For AI agents: A markdown version of this page is available at https://docs.datadoghq.com/security/default_rules/def-000-yc7.md. A documentation index is available at /llms.txt.

CVE-2026-31431 Copy Fail AF_ALG splice exploitation detected

Classification:

attack

Tactic:

TA0004-privilege-escalation

Technique:

T1068-exploitation-for-privilege-escalation

Goal

Detect exploitation of CVE-2026-31431 (Copy Fail), a Linux kernel page cache corruption vulnerability that enables local privilege escalation and container escape.

Strategy

This rule combines chain-based and standalone detections at multiple severity tiers to balance high-confidence signals with broader coverage against evasion variants.

Critical — Chained splice (high confidence)

A three-stage Agent-side chain detects the full exploit sequence within a single process:

  1. Stage 0 (bind): An unprivileged process binds an AF_ALG socket — arms the chain.
  2. Stage 1 (setsockopt): The same process calls setsockopt with SOL_ALG (level 279) on the AF_ALG socket — advances to stage 2.
  3. Stage 2 (detection): The process splices from any setuid binary (splice.file.mode & S_ISUID).

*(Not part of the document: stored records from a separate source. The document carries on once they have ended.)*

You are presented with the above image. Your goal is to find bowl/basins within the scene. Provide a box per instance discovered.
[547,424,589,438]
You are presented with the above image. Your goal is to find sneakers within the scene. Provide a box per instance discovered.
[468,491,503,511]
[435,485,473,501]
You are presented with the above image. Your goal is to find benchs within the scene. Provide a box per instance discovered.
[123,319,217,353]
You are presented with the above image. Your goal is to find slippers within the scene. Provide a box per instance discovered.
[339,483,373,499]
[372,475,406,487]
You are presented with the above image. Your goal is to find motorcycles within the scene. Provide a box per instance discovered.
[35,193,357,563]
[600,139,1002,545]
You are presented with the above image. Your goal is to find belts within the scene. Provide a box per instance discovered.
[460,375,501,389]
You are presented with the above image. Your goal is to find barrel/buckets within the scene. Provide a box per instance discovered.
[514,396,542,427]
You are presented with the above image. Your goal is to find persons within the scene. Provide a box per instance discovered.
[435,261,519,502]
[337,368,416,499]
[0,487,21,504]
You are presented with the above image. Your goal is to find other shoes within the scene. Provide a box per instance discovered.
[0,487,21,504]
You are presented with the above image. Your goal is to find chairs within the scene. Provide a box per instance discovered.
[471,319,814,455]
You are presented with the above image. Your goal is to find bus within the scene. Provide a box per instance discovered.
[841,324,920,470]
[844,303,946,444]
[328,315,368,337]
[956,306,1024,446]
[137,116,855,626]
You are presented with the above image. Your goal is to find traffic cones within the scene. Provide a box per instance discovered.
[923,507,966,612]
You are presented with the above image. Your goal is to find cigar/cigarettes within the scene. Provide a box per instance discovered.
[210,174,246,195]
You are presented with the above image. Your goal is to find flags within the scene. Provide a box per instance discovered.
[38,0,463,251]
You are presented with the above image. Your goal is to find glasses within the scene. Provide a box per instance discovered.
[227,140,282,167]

High — Chained open + catch-all splice

  • Open path: The process opens a system binary or PAM configuration read-only after chain reaches stage 2, covering targets like /etc/pam.d/* for authentication bypass.
  • Catch-all splice: The process splices any root-owned file (splice.file.uid == 0) after chain stage 2. Broader than the S_ISUID check for variants which can target non-setuid root-owned files.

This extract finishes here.